(PG-13) Two and a half stars
Put the drumsticks aside in lieu of there being no drumroll necessary. Scoop, Woody Allen’s newest work since the critically acclaimed (but for this reviewer underwhelming) Match Point, is at best an amusement in filmmaking. Scoop is less satisfying than Match Point — mostly because Allen himself has a starring role.
Maybe it’s just an aesthetic problem: It’s the old school vaudevillian shtick that offends. But it’s always awkward when Allen is simultaneously advancing a plot (in this case, a metaphysical crime thriller) and stalling the plot to perform little magic tricks and comic routines. Sometimes it works, sometimes it doesn’t.

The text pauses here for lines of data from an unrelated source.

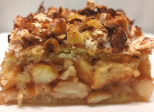 Carrés sablés aux pommes avec meringue et noix - Recette en vidéo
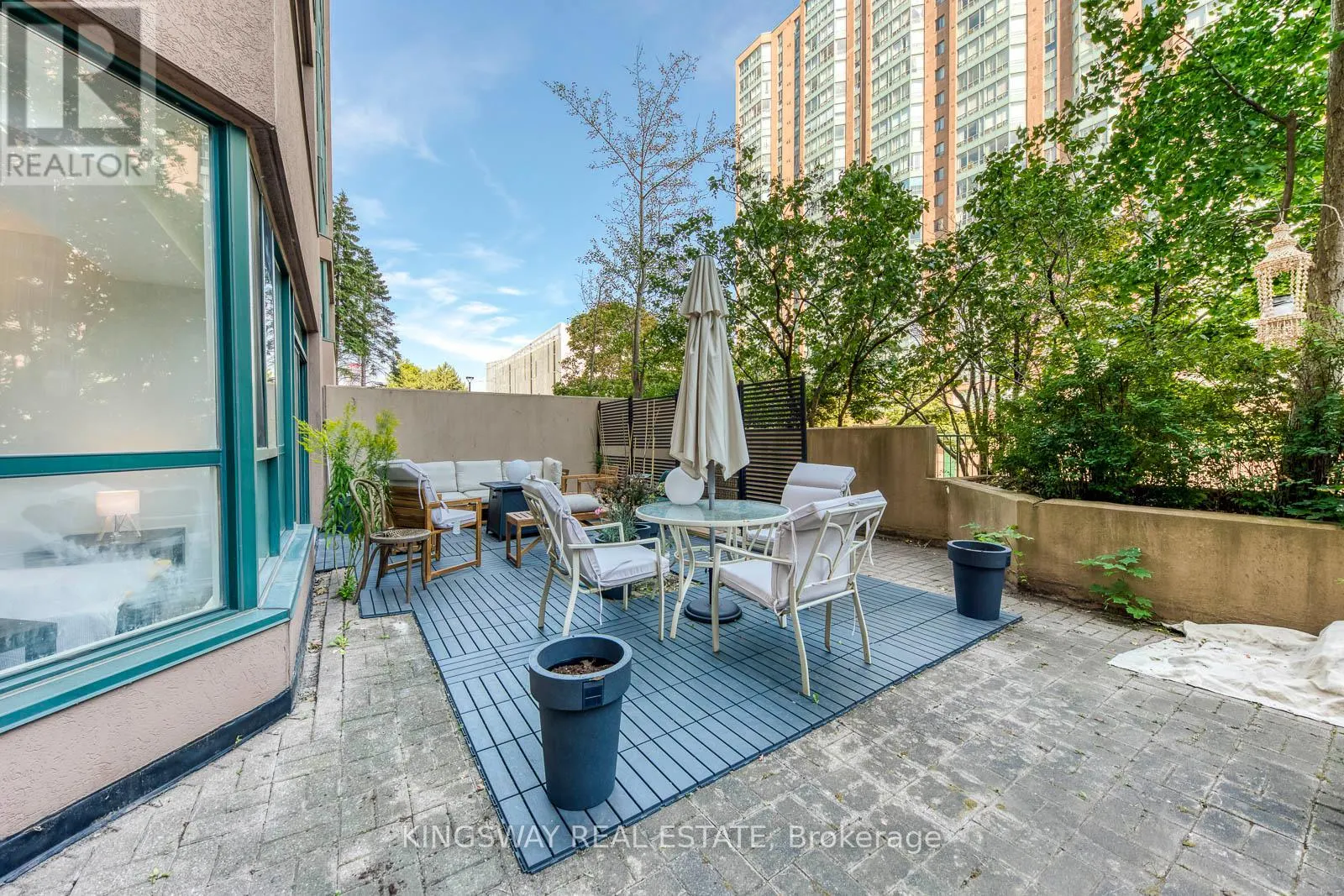 110 - 145 HILLCREST AVENUE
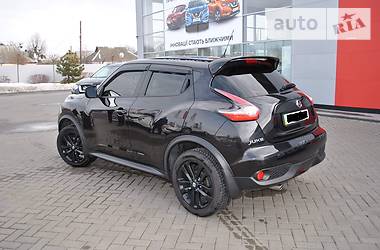Позашляховик / Кросовер Nissan Juke 2017 в 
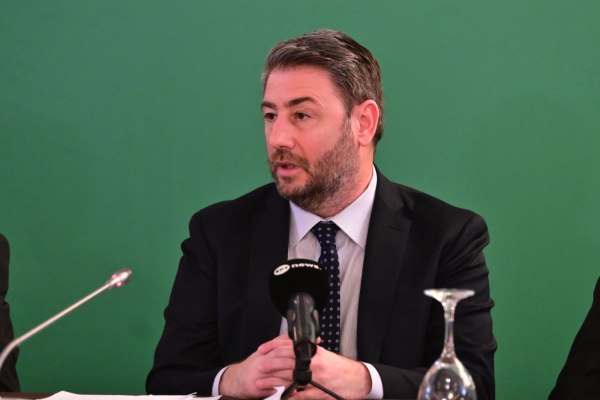 Ανδρουλάκης: Στα χέρια του η καθαρογραμμένη απόφαση για τις υποκλοπές – «Ντροπιαστική» η εικόνα από τη Λάρισα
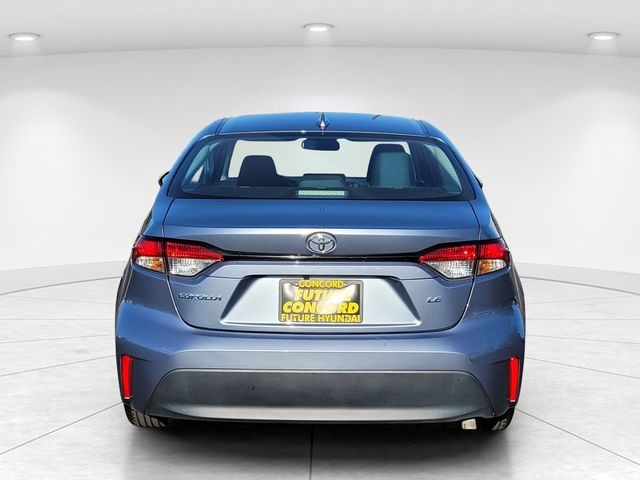 Used 2023  Toyota LE image 4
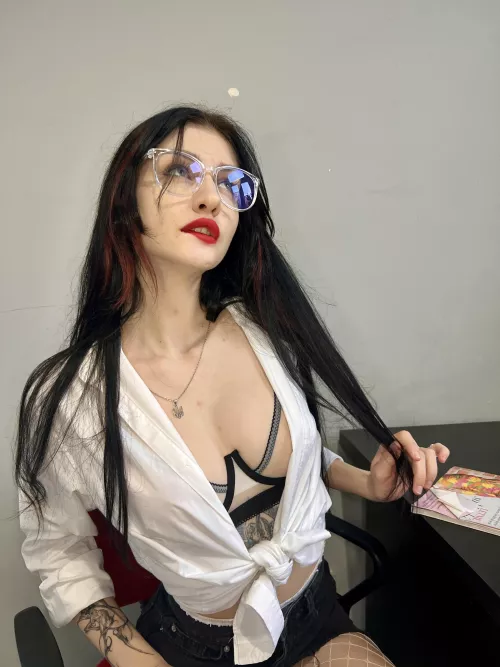 A white blouse and sunglasses, how little you need for a sexy look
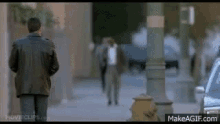 jack-walsh-midnight-run.gif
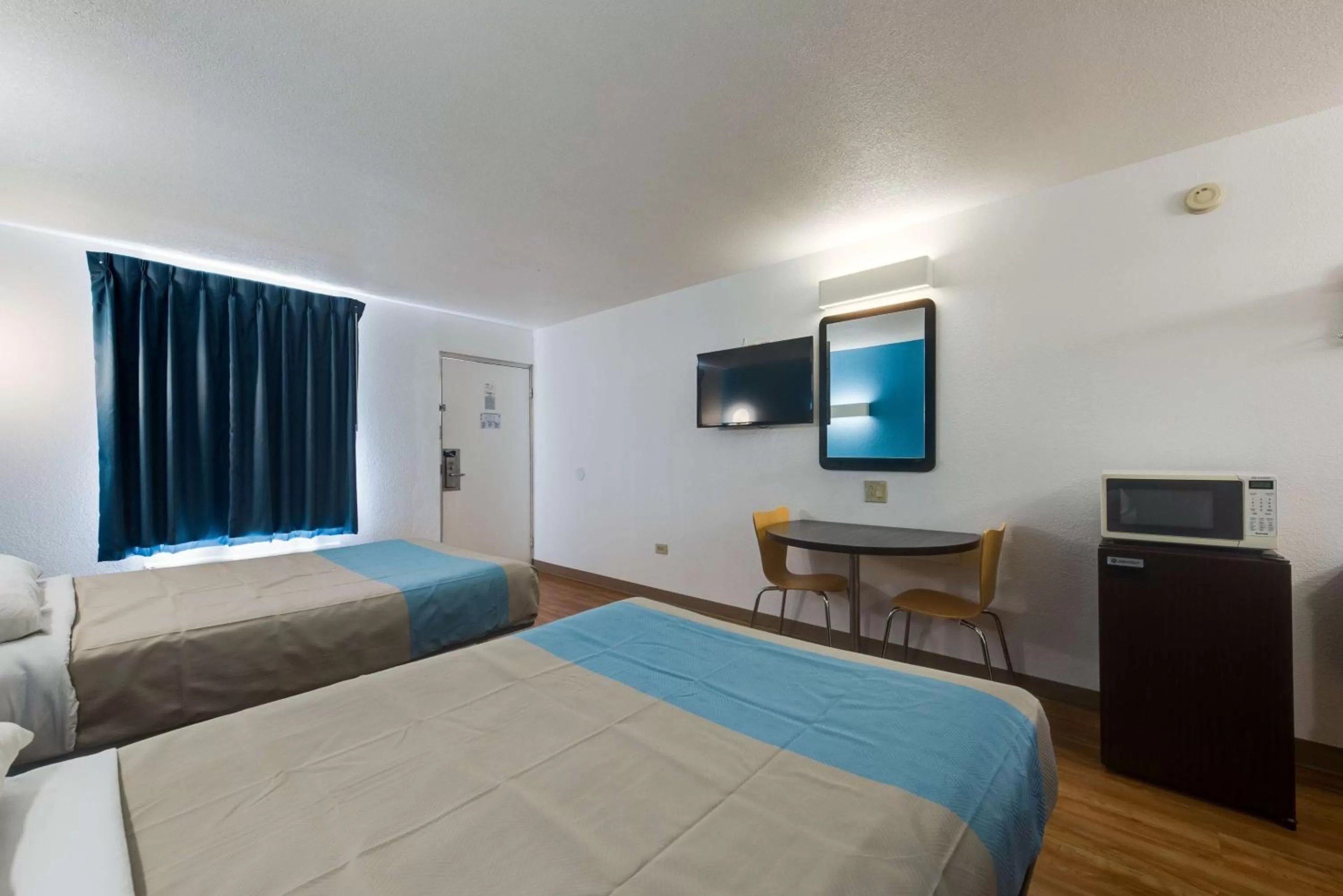 TV and multimedia, Bed in Motel 6-Kingston, TN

In the meantime, perfectly talented actors (in this case, Scarlett Johansson, Hugh Jackman and Ian McShane) have to stand around and wait for the stutterings to come to an end before uttering their next line. The actors do well — Jackman is particularly good — but the film hums along best when it’s most efficient; i.e. when Allen cuts to the punch line with 30-50 percent less bobbing, shaking, sputtering, etc.
It is nice to see Allen get out of the U.S. again — as with Match Point the story is set in London — and he manages to mine comic gold from the situation. In fact, one nugget is, despite its obviousness, sheer, vintage-Allen brilliance. I would give it away, if it weren’t for the fact that there are far too few such moments.